• _SET TASK_:
How many lines of the entries below contain the string "instances"? Match case exactly and give only the number.

>> Begin LISTED RECORDS

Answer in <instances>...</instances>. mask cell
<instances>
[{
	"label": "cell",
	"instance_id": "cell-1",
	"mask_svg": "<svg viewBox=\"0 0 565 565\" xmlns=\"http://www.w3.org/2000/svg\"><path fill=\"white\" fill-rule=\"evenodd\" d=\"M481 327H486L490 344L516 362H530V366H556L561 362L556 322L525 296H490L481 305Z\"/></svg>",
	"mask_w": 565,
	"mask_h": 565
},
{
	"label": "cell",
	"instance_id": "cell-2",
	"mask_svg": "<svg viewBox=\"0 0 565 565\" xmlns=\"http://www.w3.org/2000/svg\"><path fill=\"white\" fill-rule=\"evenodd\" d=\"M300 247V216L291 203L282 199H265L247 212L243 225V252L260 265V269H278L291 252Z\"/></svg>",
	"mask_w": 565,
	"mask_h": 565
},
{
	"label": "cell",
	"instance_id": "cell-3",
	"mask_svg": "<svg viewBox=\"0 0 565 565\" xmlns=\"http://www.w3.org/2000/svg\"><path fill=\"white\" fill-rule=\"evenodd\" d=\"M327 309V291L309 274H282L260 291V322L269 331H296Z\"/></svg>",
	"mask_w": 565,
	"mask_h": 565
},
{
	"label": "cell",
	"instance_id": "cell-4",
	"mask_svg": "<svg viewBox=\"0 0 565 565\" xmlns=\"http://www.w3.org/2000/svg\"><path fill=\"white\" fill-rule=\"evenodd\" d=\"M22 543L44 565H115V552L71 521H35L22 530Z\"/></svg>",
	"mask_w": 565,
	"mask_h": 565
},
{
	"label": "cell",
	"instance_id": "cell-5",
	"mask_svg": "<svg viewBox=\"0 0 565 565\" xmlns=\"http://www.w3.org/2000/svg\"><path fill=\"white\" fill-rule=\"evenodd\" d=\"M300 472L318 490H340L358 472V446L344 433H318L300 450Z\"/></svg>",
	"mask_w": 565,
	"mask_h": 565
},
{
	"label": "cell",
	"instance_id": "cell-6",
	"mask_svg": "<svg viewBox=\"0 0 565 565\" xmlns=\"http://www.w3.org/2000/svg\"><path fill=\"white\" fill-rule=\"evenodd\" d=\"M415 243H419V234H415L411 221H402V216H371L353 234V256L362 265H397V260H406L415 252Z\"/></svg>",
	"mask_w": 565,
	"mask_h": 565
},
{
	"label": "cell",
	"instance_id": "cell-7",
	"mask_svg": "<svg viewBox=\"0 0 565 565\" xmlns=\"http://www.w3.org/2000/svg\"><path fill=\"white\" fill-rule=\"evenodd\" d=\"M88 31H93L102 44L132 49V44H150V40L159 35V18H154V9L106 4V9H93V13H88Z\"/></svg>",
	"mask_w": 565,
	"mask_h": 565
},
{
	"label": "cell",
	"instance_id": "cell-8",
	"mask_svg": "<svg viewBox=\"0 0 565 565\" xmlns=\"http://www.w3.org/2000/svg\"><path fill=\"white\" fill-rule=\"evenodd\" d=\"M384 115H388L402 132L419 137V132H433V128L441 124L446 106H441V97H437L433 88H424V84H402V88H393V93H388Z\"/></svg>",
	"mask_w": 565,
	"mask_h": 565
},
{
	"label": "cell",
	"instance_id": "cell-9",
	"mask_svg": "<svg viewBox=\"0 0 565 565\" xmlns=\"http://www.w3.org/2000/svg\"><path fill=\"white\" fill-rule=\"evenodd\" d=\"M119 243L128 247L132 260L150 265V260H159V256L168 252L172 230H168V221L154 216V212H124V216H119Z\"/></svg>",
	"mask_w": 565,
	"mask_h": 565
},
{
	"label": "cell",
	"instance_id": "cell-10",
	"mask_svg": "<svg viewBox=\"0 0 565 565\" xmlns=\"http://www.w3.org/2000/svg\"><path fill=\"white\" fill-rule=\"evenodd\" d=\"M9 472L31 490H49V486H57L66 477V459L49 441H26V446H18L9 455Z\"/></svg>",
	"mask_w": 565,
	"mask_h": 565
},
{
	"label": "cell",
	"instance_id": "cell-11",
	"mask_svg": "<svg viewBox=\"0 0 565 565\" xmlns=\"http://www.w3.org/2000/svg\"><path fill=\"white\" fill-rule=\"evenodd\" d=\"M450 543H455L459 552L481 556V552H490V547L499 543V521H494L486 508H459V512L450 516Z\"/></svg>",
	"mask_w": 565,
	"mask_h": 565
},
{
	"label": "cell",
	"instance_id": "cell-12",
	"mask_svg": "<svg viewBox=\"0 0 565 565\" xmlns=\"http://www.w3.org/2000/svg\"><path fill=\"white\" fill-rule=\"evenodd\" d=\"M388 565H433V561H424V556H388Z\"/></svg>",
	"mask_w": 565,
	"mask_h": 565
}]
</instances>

>> End LISTED RECORDS

• _EXPECTED OUTPUT_:
3